Libertarians Come To Defense of E-Cigarette Freedom

It’s no secret that principles are in short supply among politicians of all party affiliations and ideological stripes. You just need to look at the White House to see this phenomenon in action–President Barack Obama ran for the White House on a platform of ‘peace’ and ‘rolling back Bush era civil liberties abuses’. Once he got in office, however, he expanded the reach of the endless ‘war on terror’ and used it to justify further erosion of personal freedom. While ‘Obama: Peace’ bumper stickers faded on countless Prius cars owned by members of the progressive left he became synonymous with drone warfare worldwide. The concept extended to the major political parties–Republicans who defended Bush’s actions in the “War on Terror’ have been critical of Obama while Democrats who decried Dubya as a ‘war criminal’ and silently complicit as the current President does the same thing.

The fact that lust for power trumps principles in modern politics is nothing new and is one of the reasons that the ‘usual suspects’ who railed against cigarettes and ‘second hand smoke’ are now attacking e-cigarettes despite little evidence of harm and confounding logic. The playbook is very familiar–claim that you’re restricting freedoms for adults for the ‘good of the children’ and trite concepts like logic and evidence go out the window. E-cigarettes are the latest opportunity for meddling politicians to restrict freedom while feigning concern for ‘public health’.

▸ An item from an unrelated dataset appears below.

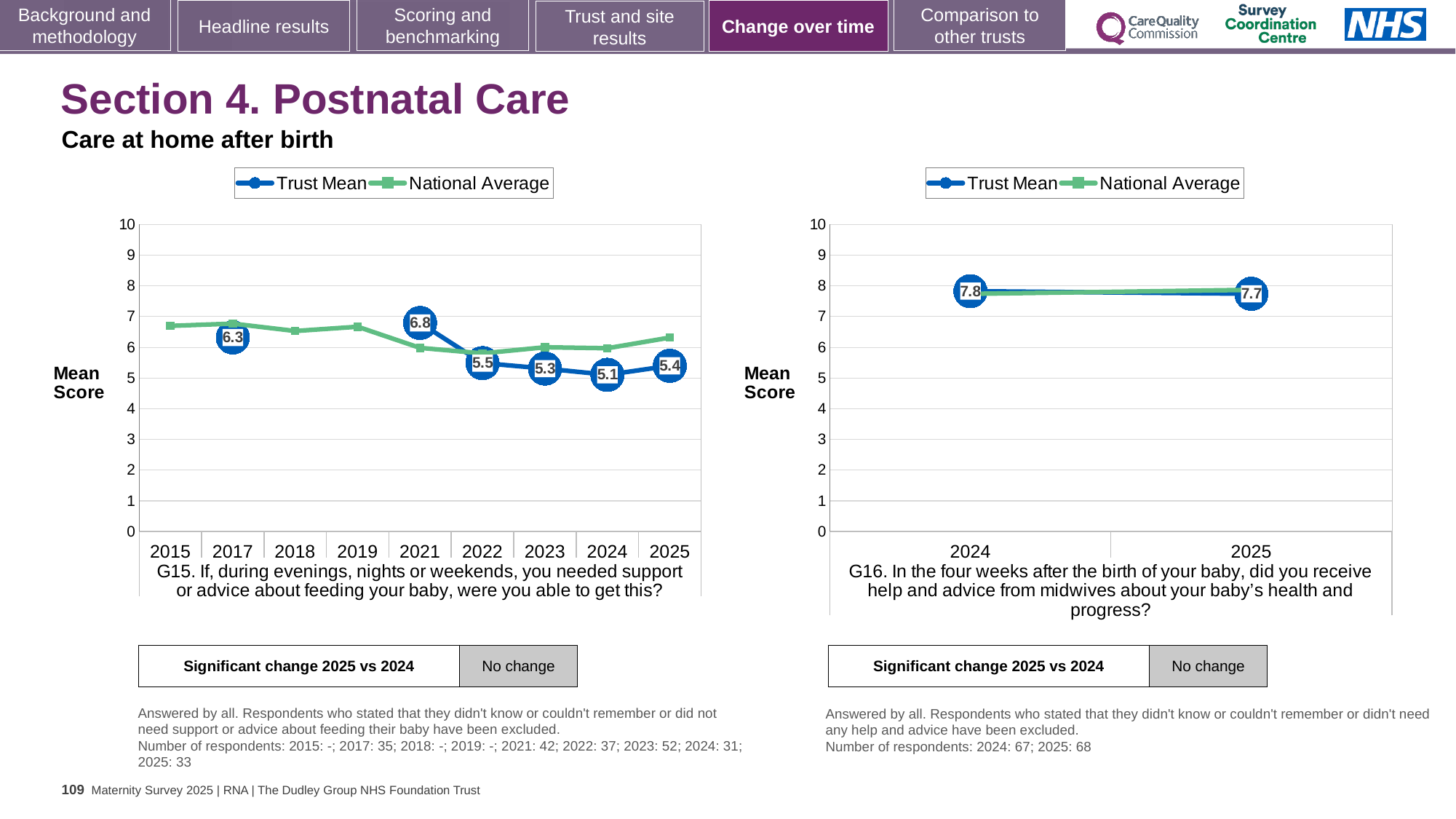
In the G15 chart on the left, what is the Trust Mean score for 2025? 5.4 In the G15 chart on the left, is the National Average value for 2015 greater or less than 6? greater In the G15 chart on the left, is the Trust Mean score higher in 2017 or in 2024? 2017 How many series does the legend of the G16 chart on the right list? 2 In the G15 chart on the left, what is the Trust Mean score for 2021? 6.8 How many years are shown on the x axis of the G15 chart on the left? 9 What kind of chart is the G16 chart on the right? Line chart In the G16 chart on the right, what is the Trust Mean score for 2024? 7.8 In the G16 chart on the right, what is the difference between the Trust Mean scores for 2024 and 2025? 0.1 In the G15 chart on the left, which year has the lowest labelled Trust Mean score? 2024 In the G15 chart on the left, which year has the highest labelled Trust Mean score? 2021 In the G15 chart on the left, what is the difference between the Trust Mean scores for 2021 and 2025? 1.4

There is some blowback among Libertarian thinkers, however. A recent article on the website of the Libertarian journal REASON bemoaned the fact that the FDA was preparing to “irrationally decides to treat e-cigarettes as a menace to public health.” The article went on to expose the true motives of the anti e-cigarette crowd–a desire to regulate and control which is completely overshadowing any interest in public health or personal freedom.

While the Libertarian position is right on the money they’re a lone voice in the ideological wilderness. The major political parties are quick to talk about keeping the economy free of burdensome regulation and limiting the size and scope of government on the right or keeping the government out of personal lives on the left but they have no problem doing just the opposite if it’ll score them some political points.